“Poor dear, she has been going on like that, off and on, all night. It clean broke my heart to see it, and that’s the holy truth,” and Pigott looked very much as though she were going to cry herself.
By this time Angela had ceased weeping, and was brooding sullenly, with her face buried in the pillow.
“There is absolutely nothing to be done,” said the doctor. “We can only trust to her fine constitution and youth to pull her through. She has received a series of dreadful mental shocks, and it is very doubtful if she will ever get over them. It is a pity to think that such a splendid creature may become permanently insane, is it not? You must be very careful, Pigott, that she does not do herself an injury; she is just in the state that she may throw herself out of the window or cut her throat. And now I must be going; I will call in again to-night.”
Mr. Fraser accompanied him down to the gate, where he had left his trap. Before they got out of the front door, Angela had roused herself again, and they could hear her beginning to quote Homer, and then breaking out into snatches of her sailor-songs.
“’High
aloft amongst the rigging
Sings the loud exulting gale.’
“That’s like me. I sing too,” and then followed peal upon peal of mad laughter.
“A very sad case! She has a poor chance, I fear.”
Mr. Fraser was too much affected to answer him.
CHAPTER LXVII
Public feeling in Marlshire was much excited about the Caresfoot tragedy, and, when it became known that Lady Bellamy had attempted to commit suicide, the excitement was trebled. It is not often that the dullest and most highly respectable part of an eminently dull and respectable county gets such a chance of cheerful and interesting conversation as these two events gave rise to. We may be sure that the godsend was duly appreciated; indeed, the whole story is up to this hour a favourite subject of conversation in those parts.

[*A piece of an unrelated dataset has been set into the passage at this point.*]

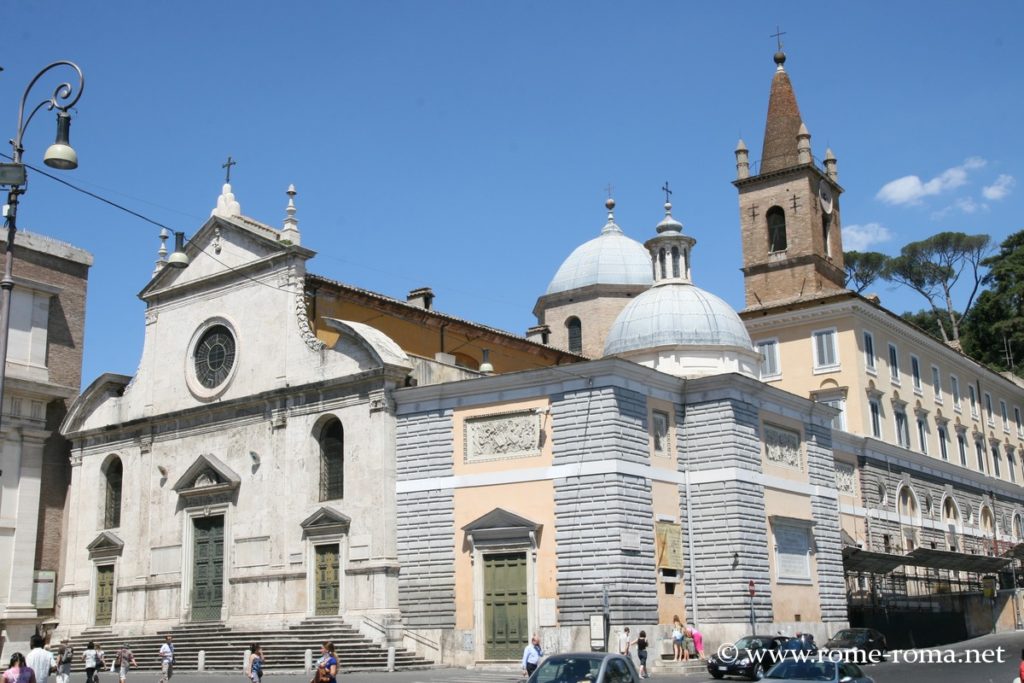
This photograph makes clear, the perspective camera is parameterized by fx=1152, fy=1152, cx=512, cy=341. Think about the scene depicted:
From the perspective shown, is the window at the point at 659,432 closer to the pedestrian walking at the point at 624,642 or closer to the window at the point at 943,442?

Of course the members of the polite society of the neighbourhood of Roxham were divided into two camps. The men all thought that Angela had been shamefully treated, the elder and most intensely respectable ladies for the most part inclined to the other side of the question. It not being their habit to look at matters from the same point of view in which they present themselves to a man’s nicer sense of honour, they could see no great harm in George Caresfoot’s stratagems. A man so rich, they argued, was perfectly entitled to buy his wife. The marriage had been arranged, like their own, on the soundest property basis, and the woman who rose in rebellion against a husband merely because she loved another man, or some such romantic nonsense, deserved all she got. Gone mad, had she?—well, it was a warning! And these aristocratic matrons sniffed and turned up their noses. They felt that Angela, by going mad and creating a public excitement, had entered a mute protest against the recognized rules of marriage sale-and-barter as practised in this country—and Zululand. Having daughters to dispose of, they resented this, and poor Angela was for years afterwards spoken of among them as that “immoral girl.”